2018 book by Sam Hawke

City of Lies is a 2018 urban fantasy murder mystery novel by Sam Hawke. It is Hawke's debut novel and the first installment in the Poison War series.

== Background ==
The book was Hawke's debut novel. She stated in an interview that she wanted to write "what was effectively a closed room mystery in a fantasy setting, as a kind of homage to my two favourite genres of stories growing up." In writing the book, she wanted to avoid the usual tropes and character archetypes of the fantasy genre.

== Synopsis ==
Jov and Kalina are brother and sister, born to a family of spymasters in the city-state of Silastra who are tasked with protecting the Chancellor from poison. After both the Chancellor and Etan, their mentor and uncle, are poisoned they must work together to solve the murders.

== Reception ==
The book was well received by critics for its portrayal of sibling dynamics, urban fantasy style worldbuilding, intrigue, and representation of disability.
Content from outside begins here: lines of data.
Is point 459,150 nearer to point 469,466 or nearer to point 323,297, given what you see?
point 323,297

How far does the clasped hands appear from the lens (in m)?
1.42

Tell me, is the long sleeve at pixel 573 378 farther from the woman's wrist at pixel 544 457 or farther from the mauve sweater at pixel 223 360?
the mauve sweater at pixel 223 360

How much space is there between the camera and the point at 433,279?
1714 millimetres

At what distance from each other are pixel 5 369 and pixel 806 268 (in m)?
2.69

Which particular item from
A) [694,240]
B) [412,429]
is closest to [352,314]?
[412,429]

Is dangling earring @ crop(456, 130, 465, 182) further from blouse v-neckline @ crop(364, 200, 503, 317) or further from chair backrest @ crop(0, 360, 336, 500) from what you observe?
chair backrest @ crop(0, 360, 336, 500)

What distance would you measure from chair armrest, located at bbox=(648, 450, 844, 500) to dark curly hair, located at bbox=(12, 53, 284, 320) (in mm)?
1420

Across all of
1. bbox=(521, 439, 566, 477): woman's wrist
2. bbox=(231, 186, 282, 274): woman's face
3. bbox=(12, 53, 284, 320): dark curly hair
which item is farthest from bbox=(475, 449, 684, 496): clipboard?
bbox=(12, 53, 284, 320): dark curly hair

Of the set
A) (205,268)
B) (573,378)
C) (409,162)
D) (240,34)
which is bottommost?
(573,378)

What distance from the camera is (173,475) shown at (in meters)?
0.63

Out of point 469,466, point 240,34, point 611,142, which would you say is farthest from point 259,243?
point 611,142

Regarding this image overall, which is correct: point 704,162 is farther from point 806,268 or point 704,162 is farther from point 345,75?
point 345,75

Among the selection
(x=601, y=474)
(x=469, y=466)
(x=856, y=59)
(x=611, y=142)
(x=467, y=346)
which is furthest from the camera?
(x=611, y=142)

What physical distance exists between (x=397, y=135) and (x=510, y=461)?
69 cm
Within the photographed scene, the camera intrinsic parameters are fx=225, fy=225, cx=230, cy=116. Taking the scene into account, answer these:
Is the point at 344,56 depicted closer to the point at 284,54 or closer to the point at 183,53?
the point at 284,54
Kirkus Reviews called it "A well-crafted debut with believable political intrigues, solid worldbuilding, and original characters." Paul Weimer of Tor.com praised the worldbuilding and writing, but felt the ending was "frustrating" in comparison to the first portions of the book. Emma Davis of the Fantasy Book Review, gave the book a rating of 8/10, praising the overall plot and mystery while criticizing aspects of the language and pacing.

The book won the 2019 Ditmar Award for Best Novel, the 2019 Norma K. Hemming Award, and was tied for the 2018 Aurealis Award for Best Fantasy Novel with Maria Lewis' The Witch Who Courted Death. It was longlisted for the BSFA Award in 2019.